- Exercise prompt: Please count how many lines in the records below contain the string "instances", matching case exactly, and reply with that number alone.
----- Dataset rows
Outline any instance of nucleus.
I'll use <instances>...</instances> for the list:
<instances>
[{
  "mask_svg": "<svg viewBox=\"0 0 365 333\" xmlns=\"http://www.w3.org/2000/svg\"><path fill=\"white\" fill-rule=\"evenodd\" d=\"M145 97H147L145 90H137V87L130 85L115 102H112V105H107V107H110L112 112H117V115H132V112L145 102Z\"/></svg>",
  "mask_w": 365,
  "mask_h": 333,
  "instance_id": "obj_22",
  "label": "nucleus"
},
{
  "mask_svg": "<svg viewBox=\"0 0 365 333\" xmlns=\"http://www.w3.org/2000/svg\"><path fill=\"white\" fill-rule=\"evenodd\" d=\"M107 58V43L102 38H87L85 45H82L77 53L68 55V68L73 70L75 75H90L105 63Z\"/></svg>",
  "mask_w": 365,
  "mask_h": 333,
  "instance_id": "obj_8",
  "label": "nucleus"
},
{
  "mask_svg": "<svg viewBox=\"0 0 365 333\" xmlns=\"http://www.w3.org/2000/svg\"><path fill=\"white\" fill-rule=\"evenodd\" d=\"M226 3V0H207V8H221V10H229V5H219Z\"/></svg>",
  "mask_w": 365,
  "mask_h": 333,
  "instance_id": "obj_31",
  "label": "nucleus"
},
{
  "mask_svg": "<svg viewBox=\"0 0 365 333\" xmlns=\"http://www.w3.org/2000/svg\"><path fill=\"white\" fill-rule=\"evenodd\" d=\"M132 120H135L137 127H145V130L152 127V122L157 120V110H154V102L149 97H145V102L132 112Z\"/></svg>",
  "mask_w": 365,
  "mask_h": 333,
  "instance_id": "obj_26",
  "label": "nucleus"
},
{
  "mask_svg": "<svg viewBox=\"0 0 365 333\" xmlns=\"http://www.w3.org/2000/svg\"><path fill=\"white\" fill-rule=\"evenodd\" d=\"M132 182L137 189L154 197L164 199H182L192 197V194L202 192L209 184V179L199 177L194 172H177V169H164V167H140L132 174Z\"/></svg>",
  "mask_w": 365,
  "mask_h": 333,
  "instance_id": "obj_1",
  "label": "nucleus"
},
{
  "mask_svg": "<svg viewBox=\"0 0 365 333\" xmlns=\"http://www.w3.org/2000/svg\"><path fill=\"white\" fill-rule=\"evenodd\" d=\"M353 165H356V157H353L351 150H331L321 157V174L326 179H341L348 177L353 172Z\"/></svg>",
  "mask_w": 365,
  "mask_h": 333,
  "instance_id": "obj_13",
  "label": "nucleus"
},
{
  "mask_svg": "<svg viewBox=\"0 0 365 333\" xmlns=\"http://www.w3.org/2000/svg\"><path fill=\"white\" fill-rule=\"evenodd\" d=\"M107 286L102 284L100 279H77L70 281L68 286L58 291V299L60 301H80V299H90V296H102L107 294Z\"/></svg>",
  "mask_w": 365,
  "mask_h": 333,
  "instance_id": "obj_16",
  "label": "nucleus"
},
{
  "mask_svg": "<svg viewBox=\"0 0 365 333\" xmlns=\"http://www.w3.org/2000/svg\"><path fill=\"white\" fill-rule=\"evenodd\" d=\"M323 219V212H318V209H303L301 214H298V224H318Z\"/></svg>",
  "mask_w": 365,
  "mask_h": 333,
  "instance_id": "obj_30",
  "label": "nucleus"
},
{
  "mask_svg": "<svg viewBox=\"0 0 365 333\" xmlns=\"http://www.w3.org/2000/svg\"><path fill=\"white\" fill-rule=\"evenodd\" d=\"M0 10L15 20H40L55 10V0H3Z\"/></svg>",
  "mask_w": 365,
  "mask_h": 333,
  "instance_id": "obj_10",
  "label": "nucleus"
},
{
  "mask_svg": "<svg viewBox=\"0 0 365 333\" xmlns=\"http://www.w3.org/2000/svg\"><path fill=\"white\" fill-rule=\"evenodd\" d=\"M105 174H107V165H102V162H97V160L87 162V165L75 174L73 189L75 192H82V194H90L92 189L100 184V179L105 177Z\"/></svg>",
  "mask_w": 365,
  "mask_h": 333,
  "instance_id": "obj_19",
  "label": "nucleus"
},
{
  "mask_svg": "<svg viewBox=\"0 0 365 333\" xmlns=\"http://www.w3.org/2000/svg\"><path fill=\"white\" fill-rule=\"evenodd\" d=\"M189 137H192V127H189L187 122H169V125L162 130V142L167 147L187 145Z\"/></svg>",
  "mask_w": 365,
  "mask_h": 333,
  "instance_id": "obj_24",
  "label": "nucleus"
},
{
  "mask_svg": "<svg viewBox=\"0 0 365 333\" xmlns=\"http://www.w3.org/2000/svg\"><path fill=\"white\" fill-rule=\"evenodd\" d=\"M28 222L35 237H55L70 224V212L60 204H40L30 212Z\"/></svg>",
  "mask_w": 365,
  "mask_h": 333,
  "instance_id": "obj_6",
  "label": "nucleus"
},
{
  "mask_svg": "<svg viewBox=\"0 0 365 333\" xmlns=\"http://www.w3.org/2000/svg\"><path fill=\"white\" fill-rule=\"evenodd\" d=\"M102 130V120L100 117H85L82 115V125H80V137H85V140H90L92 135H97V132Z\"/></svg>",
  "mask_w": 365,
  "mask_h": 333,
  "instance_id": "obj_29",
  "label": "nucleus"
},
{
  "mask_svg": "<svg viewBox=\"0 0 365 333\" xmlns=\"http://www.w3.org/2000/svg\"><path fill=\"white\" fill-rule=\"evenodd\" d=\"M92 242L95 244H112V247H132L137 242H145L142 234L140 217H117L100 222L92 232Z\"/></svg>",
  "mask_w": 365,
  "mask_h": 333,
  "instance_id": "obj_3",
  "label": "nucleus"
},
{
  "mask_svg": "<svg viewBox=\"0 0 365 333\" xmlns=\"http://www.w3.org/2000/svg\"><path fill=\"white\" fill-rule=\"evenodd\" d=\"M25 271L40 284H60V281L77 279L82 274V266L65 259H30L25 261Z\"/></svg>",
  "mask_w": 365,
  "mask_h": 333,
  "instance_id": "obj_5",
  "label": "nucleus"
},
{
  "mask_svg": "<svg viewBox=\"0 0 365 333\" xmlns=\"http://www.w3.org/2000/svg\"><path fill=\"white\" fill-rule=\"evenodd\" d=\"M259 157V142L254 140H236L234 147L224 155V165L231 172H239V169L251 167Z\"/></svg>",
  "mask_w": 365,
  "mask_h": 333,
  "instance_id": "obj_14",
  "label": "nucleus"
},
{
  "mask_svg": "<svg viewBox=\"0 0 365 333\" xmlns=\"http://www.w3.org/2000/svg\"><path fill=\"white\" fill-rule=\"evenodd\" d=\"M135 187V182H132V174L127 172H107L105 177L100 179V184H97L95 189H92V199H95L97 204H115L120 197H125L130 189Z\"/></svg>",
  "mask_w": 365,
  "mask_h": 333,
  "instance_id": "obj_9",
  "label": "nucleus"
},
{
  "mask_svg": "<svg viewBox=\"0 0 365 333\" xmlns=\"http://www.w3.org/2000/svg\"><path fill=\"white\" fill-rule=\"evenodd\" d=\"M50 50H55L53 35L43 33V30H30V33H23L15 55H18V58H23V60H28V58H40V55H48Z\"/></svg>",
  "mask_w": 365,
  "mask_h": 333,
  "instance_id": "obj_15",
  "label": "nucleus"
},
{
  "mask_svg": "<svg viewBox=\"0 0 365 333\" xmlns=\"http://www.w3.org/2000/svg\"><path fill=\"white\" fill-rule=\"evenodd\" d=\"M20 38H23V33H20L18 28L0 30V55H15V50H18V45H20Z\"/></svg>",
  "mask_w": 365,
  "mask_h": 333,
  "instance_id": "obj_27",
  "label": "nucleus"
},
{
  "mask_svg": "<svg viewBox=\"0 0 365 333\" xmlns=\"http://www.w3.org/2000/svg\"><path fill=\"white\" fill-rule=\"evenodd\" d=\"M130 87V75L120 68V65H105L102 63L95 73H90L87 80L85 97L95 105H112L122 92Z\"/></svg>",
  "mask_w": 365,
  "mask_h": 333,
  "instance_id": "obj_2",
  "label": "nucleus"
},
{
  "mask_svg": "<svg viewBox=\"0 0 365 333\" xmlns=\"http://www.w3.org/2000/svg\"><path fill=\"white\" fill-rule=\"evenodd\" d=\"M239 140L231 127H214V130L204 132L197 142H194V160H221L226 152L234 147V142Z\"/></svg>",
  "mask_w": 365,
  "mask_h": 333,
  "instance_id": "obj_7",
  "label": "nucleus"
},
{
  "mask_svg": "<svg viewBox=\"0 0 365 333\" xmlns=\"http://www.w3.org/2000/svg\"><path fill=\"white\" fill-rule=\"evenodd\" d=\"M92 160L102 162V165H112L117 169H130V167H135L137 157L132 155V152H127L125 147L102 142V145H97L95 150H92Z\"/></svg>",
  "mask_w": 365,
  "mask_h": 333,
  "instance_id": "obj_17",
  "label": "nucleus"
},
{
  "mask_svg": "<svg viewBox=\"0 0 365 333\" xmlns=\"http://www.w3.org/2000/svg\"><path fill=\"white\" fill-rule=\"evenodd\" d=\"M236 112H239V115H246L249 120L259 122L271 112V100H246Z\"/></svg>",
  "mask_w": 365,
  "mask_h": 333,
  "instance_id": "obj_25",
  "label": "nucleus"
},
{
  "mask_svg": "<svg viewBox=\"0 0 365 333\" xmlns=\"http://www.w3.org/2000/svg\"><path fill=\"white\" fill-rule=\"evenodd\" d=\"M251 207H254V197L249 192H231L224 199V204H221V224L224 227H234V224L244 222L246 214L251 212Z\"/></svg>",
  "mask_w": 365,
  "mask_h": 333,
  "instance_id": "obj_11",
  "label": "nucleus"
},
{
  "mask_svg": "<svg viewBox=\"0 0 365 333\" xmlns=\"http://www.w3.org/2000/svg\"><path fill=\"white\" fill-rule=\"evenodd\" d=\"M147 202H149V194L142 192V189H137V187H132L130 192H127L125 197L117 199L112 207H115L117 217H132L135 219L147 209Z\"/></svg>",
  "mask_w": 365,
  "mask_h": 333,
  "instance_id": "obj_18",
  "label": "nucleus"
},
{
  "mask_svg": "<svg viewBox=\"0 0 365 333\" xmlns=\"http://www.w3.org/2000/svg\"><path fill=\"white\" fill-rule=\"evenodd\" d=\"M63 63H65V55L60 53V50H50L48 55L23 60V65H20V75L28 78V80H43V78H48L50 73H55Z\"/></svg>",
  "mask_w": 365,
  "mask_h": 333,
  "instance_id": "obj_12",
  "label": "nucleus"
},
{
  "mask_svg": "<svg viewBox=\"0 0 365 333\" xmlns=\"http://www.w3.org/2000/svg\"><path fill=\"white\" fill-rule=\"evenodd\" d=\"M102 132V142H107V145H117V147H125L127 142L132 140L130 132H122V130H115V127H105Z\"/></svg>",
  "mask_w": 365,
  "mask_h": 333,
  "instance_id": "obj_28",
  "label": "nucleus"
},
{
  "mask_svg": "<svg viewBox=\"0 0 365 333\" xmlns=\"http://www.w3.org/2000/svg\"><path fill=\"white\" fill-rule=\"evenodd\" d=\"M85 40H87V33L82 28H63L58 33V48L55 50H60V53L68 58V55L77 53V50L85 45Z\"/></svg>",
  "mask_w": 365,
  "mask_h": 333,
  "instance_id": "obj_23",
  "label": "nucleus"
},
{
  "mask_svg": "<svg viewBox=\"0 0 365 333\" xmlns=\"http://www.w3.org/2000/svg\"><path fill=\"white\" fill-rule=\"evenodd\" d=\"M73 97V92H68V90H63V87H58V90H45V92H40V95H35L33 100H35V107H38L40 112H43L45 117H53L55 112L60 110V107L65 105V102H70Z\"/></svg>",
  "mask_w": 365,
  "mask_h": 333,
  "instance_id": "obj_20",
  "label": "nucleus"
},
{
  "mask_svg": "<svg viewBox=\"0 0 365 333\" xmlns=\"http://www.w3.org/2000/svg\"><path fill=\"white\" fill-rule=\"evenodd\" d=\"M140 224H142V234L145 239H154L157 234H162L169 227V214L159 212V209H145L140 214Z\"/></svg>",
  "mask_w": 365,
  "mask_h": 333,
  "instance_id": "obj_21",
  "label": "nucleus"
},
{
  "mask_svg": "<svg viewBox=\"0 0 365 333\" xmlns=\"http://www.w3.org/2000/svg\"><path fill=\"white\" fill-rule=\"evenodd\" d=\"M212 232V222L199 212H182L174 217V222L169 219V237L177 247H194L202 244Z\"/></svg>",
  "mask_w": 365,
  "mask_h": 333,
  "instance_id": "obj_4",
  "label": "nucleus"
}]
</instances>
----------
- Correct result: 3